* _TRY IT_:
Copy out every one of the records below character for character, altering nothing.

* _SOURCE INFORMATION_:
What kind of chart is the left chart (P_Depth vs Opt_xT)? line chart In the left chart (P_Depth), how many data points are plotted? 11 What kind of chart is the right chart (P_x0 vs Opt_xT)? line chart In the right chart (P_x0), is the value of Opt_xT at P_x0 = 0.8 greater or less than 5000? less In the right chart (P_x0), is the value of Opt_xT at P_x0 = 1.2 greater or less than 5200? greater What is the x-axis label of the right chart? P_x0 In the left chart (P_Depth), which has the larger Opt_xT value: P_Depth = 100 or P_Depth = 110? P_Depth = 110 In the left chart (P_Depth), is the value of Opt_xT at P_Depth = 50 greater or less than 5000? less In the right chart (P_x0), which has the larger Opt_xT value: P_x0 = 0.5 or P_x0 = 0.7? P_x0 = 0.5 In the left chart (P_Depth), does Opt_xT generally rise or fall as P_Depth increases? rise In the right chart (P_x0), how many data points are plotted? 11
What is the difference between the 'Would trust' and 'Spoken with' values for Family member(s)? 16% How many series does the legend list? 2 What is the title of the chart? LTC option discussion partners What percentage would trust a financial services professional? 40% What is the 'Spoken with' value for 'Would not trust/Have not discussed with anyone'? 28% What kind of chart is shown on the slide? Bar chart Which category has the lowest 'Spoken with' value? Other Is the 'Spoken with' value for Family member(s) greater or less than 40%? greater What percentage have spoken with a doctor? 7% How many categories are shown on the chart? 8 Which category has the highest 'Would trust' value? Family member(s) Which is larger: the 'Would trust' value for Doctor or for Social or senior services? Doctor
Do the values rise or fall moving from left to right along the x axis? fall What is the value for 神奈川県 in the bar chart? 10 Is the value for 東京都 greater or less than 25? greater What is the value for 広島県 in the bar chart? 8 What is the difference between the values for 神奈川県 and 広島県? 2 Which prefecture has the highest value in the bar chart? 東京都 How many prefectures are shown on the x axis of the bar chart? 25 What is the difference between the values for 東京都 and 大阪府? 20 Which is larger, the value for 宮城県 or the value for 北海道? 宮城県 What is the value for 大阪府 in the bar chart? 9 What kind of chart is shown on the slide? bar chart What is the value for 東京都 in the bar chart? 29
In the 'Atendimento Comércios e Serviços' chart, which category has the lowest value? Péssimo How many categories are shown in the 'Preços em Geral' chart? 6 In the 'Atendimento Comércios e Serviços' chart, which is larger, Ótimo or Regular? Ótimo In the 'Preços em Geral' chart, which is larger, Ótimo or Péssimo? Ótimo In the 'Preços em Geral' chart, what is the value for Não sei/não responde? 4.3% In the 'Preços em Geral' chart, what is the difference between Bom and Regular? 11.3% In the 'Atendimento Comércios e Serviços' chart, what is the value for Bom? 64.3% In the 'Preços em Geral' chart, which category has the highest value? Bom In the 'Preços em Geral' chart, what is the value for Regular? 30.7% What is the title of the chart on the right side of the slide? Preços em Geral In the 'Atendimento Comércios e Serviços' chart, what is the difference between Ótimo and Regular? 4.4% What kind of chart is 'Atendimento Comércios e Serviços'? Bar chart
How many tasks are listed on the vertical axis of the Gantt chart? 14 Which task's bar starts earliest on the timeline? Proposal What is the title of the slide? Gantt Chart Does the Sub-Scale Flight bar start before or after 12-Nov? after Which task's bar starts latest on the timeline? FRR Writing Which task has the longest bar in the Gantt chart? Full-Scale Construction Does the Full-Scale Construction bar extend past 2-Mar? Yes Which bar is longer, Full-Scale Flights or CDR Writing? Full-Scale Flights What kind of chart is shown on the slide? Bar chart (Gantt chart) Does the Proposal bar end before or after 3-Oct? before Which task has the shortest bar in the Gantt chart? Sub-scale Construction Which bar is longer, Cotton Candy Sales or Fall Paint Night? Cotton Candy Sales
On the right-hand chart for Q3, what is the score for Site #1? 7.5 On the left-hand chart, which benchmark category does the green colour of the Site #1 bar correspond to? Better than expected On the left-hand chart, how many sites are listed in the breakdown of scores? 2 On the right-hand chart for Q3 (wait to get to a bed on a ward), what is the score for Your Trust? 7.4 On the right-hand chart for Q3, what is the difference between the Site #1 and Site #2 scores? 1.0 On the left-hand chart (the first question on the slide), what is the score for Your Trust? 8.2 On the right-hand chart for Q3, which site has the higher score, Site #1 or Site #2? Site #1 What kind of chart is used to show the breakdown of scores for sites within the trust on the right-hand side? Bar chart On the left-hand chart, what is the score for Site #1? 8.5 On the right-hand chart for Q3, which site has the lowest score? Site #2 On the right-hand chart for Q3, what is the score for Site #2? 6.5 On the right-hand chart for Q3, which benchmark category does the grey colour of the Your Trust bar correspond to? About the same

* _RESULT BELOW_:
What kind of chart is the left chart (P_Depth vs Opt_xT)? line chart In the left chart (P_Depth), how many data points are plotted? 11 What kind of chart is the right chart (P_x0 vs Opt_xT)? line chart In the right chart (P_x0), is the value of Opt_xT at P_x0 = 0.8 greater or less than 5000? less In the right chart (P_x0), is the value of Opt_xT at P_x0 = 1.2 greater or less than 5200? greater What is the x-axis label of the right chart? P_x0 In the left chart (P_Depth), which has the larger Opt_xT value: P_Depth = 100 or P_Depth = 110? P_Depth = 110 In the left chart (P_Depth), is the value of Opt_xT at P_Depth = 50 greater or less than 5000? less In the right chart (P_x0), which has the larger Opt_xT value: P_x0 = 0.5 or P_x0 = 0.7? P_x0 = 0.5 In the left chart (P_Depth), does Opt_xT generally rise or fall as P_Depth increases? rise In the right chart (P_x0), how many data points are plotted? 11
What is the difference between the 'Would trust' and 'Spoken with' values for Family member(s)? 16% How many series does the legend list? 2 What is the title of the chart? LTC option discussion partners What percentage would trust a financial services professional? 40% What is the 'Spoken with' value for 'Would not trust/Have not discussed with anyone'? 28% What kind of chart is shown on the slide? Bar chart Which category has the lowest 'Spoken with' value? Other Is the 'Spoken with' value for Family member(s) greater or less than 40%? greater What percentage have spoken with a doctor? 7% How many categories are shown on the chart? 8 Which category has the highest 'Would trust' value? Family member(s) Which is larger: the 'Would trust' value for Doctor or for Social or senior services? Doctor
Do the values rise or fall moving from left to right along the x axis? fall What is the value for 神奈川県 in the bar chart? 10 Is the value for 東京都 greater or less than 25? greater What is the value for 広島県 in the bar chart? 8 What is the difference between the values for 神奈川県 and 広島県? 2 Which prefecture has the highest value in the bar chart? 東京都 How many prefectures are shown on the x axis of the bar chart? 25 What is the difference between the values for 東京都 and 大阪府? 20 Which is larger, the value for 宮城県 or the value for 北海道? 宮城県 What is the value for 大阪府 in the bar chart? 9 What kind of chart is shown on the slide? bar chart What is the value for 東京都 in the bar chart? 29
In the 'Atendimento Comércios e Serviços' chart, which category has the lowest value? Péssimo How many categories are shown in the 'Preços em Geral' chart? 6 In the 'Atendimento Comércios e Serviços' chart, which is larger, Ótimo or Regular? Ótimo In the 'Preços em Geral' chart, which is larger, Ótimo or Péssimo? Ótimo In the 'Preços em Geral' chart, what is the value for Não sei/não responde? 4.3% In the 'Preços em Geral' chart, what is the difference between Bom and Regular? 11.3% In the 'Atendimento Comércios e Serviços' chart, what is the value for Bom? 64.3% In the 'Preços em Geral' chart, which category has the highest value? Bom In the 'Preços em Geral' chart, what is the value for Regular? 30.7% What is the title of the chart on the right side of the slide? Preços em Geral In the 'Atendimento Comércios e Serviços' chart, what is the difference between Ótimo and Regular? 4.4% What kind of chart is 'Atendimento Comércios e Serviços'? Bar chart
How many tasks are listed on the vertical axis of the Gantt chart? 14 Which task's bar starts earliest on the timeline? Proposal What is the title of the slide? Gantt Chart Does the Sub-Scale Flight bar start before or after 12-Nov? after Which task's bar starts latest on the timeline? FRR Writing Which task has the longest bar in the Gantt chart? Full-Scale Construction Does the Full-Scale Construction bar extend past 2-Mar? Yes Which bar is longer, Full-Scale Flights or CDR Writing? Full-Scale Flights What kind of chart is shown on the slide? Bar chart (Gantt chart) Does the Proposal bar end before or after 3-Oct? before Which task has the shortest bar in the Gantt chart? Sub-scale Construction Which bar is longer, Cotton Candy Sales or Fall Paint Night? Cotton Candy Sales
On the right-hand chart for Q3, what is the score for Site #1? 7.5 On the left-hand chart, which benchmark category does the green colour of the Site #1 bar correspond to? Better than expected On the left-hand chart, how many sites are listed in the breakdown of scores? 2 On the right-hand chart for Q3 (wait to get to a bed on a ward), what is the score for Your Trust? 7.4 On the right-hand chart for Q3, what is the difference between the Site #1 and Site #2 scores? 1.0 On the left-hand chart (the first question on the slide), what is the score for Your Trust? 8.2 On the right-hand chart for Q3, which site has the higher score, Site #1 or Site #2? Site #1 What kind of chart is used to show the breakdown of scores for sites within the trust on the right-hand side? Bar chart On the left-hand chart, what is the score for Site #1? 8.5 On the right-hand chart for Q3, which site has the lowest score? Site #2 On the right-hand chart for Q3, what is the score for Site #2? 6.5 On the right-hand chart for Q3, which benchmark category does the grey colour of the Your Trust bar correspond to? About the same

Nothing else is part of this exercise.